A Bull Market That's Short and Sweet
04/20/2010 12:30 pm EST
James Stack, editor of InvesTech Research, says this unloved bull market is likely to continue for a while longer, but it may not be long and the gains may be muted.
From the very beginning, this has been one of the most unloved bull markets in history. Fear, skepticism, and doubt have kept many investors on the sidelines. And even a full year into the bull market, that hasn’t changed much.
In a frantic search for better (or safer) returns, investors poured $421 billion into bond mutual funds last year, and another $90 billion in the first quarter of 2010. Personally, we think this “flight to bonds” could be a bad mistake at the worst time. While one can get 4% to 5% from buying ten- to 30-year Treasury bonds, those yields quickly disappear into capital losses when yields start rising.
After three decades of falling inflation and bond yields, it’s difficult for us to envision anything but higher rates in coming years as the US struggles to finance the projected record deficits. And if bonds start to take a beating in coming months, stocks could be the logical beneficiary—at least until short-term yields start to become more attractive.
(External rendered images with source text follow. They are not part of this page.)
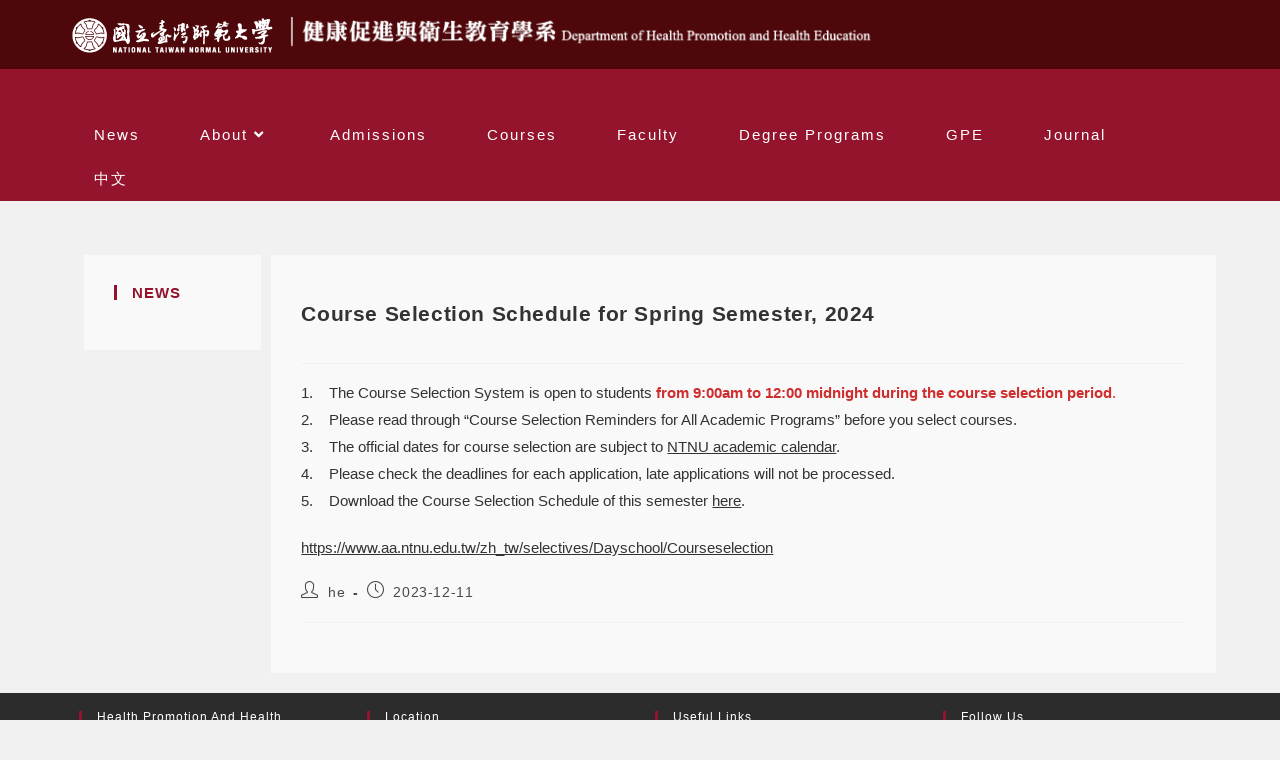

--- FILE ---
content_type: text/css
request_url: https://www.he.ntnu.edu.tw/wp-content/uploads/elementor/css/post-2148.css?ver=1763456413
body_size: 223
content:
.elementor-widget-image .widget-image-caption{color:var( --e-global-color-text );font-family:var( --e-global-typography-text-font-family ), Sans-serif;font-weight:var( --e-global-typography-text-font-weight );}.elementor-2148 .elementor-element.elementor-element-9909bcd{text-align:left;}@media(min-width:768px){.elementor-2148 .elementor-element.elementor-element-01d50c6{width:26.014%;}.elementor-2148 .elementor-element.elementor-element-9b2c665{width:72.794%;}}

--- FILE ---
content_type: text/css
request_url: https://www.he.ntnu.edu.tw/wp-content/uploads/elementor/css/post-9243.css?ver=1763456413
body_size: 463
content:
.elementor-kit-9243{--e-global-color-primary:#202020;--e-global-color-secondary:#070707;--e-global-color-text:#7A7A7A;--e-global-color-accent:#61CE70;--e-global-color-5cc23ef7:#B7B4B4;--e-global-color-2c8cf5f1:#707070;--e-global-color-255332ce:#F6121C;--e-global-color-243454f0:#4B4646;--e-global-color-2921b545:#E2E2E2;--e-global-color-4b1b7ab1:#000000;--e-global-color-4a2a5fd9:#FFFFFF;--e-global-typography-primary-font-family:"Roboto";--e-global-typography-primary-font-weight:600;--e-global-typography-secondary-font-family:"Roboto Slab";--e-global-typography-secondary-font-weight:400;--e-global-typography-text-font-family:"Roboto";--e-global-typography-text-font-weight:400;--e-global-typography-accent-font-family:"Roboto";--e-global-typography-accent-font-weight:500;}.elementor-section.elementor-section-boxed > .elementor-container{max-width:1140px;}.e-con{--container-max-width:1140px;}.elementor-widget:not(:last-child){margin-block-end:0px;}.elementor-element{--widgets-spacing:0px 0px;--widgets-spacing-row:0px;--widgets-spacing-column:0px;}{}h1.entry-title{display:var(--page-title-display);}@media(max-width:1024px){.elementor-section.elementor-section-boxed > .elementor-container{max-width:1024px;}.e-con{--container-max-width:1024px;}}@media(max-width:767px){.elementor-section.elementor-section-boxed > .elementor-container{max-width:767px;}.e-con{--container-max-width:767px;}}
By historical standards, at just 13 months of age, this bull market is still quite young. And not one bull market in over 60 years has made it to its first birthday without achieving its second.
Unfortunately, four of the past five bull markets have lasted five years or longer, which has distorted investor expectations. The average bull market duration of the past 80 years is just 45 months or 3.8 years, and with the sizable gains already under this bull market’s belt, we have serious doubts it will become “average” before succumbing. The lengthy noninflationary recoveries of the 1980s and 1990s are unlikely to be repeated.
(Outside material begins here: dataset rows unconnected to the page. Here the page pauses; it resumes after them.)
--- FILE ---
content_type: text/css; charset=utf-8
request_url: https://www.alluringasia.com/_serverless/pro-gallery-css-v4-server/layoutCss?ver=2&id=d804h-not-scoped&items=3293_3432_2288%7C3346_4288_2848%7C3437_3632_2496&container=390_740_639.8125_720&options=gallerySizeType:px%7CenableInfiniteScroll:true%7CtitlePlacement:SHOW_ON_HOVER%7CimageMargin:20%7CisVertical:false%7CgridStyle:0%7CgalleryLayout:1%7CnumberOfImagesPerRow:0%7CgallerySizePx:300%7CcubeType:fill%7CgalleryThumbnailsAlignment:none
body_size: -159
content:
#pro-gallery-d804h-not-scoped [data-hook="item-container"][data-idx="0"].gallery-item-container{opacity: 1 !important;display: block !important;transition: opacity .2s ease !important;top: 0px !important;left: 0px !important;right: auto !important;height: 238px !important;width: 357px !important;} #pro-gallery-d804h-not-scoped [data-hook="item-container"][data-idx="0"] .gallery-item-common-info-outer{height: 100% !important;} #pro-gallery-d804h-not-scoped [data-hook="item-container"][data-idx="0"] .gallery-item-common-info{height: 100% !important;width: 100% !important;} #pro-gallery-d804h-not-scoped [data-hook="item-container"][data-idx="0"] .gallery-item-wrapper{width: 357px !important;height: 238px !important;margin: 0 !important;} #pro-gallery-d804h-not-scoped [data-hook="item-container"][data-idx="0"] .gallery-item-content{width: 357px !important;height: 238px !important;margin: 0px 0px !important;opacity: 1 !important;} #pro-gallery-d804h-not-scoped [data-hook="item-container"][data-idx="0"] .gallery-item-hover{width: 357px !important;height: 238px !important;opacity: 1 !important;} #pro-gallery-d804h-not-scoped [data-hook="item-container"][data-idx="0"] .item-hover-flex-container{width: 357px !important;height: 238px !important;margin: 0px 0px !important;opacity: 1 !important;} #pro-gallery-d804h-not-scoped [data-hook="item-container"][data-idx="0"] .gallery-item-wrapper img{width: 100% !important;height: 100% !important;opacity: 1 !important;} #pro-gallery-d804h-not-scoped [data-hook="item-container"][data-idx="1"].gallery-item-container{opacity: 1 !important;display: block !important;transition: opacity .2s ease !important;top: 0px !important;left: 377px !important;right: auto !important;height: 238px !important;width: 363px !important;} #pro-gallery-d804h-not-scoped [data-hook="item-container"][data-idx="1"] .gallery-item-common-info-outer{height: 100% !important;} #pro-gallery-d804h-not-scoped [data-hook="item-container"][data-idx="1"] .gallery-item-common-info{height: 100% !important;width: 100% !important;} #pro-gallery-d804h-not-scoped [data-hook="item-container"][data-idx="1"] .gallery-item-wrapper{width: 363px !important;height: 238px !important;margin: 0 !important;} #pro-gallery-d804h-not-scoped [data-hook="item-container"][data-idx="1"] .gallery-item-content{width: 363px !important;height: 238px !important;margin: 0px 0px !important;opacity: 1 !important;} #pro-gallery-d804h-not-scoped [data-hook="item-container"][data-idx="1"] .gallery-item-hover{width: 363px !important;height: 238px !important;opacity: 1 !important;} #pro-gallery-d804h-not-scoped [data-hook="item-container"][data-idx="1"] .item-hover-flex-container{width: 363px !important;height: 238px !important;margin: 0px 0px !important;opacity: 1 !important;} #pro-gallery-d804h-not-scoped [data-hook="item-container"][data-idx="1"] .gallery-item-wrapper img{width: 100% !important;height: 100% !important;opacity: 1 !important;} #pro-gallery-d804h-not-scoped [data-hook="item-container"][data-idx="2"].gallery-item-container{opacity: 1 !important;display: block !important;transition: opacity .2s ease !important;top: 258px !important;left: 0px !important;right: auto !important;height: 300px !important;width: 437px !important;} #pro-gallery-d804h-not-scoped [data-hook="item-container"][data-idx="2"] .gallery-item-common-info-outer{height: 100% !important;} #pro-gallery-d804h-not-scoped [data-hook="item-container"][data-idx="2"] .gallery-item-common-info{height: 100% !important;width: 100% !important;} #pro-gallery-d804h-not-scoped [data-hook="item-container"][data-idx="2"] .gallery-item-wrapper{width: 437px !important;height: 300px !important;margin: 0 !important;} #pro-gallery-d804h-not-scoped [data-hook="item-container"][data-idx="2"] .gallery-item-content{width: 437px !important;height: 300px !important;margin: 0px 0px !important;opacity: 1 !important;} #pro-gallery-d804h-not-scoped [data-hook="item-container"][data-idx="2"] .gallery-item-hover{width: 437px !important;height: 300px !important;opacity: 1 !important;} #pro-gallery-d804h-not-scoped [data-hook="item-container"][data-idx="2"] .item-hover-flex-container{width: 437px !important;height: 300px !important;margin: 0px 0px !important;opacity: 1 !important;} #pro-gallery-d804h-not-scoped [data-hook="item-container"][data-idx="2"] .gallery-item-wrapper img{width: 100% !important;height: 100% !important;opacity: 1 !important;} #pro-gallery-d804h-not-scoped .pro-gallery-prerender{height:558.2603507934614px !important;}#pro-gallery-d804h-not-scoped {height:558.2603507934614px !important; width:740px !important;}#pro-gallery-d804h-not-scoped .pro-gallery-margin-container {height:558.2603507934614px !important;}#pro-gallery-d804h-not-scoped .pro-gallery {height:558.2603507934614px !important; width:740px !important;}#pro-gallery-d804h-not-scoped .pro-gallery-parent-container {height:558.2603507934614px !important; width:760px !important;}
The big gains of the past year are a direct result of the “oversold extremes” of the March 2009 bottom. The Relative Strength Index had reached its most oversold level in 78 years.
The good news is that all past rebounds off such extreme lows (RSI = 30) have never ended this soon. The bad news is that they typically do not lead to longer bull markets. All but one subsequent bull market lasted between 1.6 and 2.7 years. That places a probable top to the current bull at somewhere between next December and November 2011.
We’re likely to see higher volatility this year and additional corrections—even though this bull market has experienced more 5% to 10% corrections so far than [in] the first 13 months of any bull market in 20 years.
[And] don’t go looking for gains that come anywhere close to those we’ve enjoyed over the past 12 months. Only one post-World War II bull market has experienced a second year gain in excess of 20% (and that bull market had the mildest first-year gain of the past 60 years).
The average second-year gain for the past ten bull markets has been 12.2%—a nice target to strive to achieve this year, don’t you think?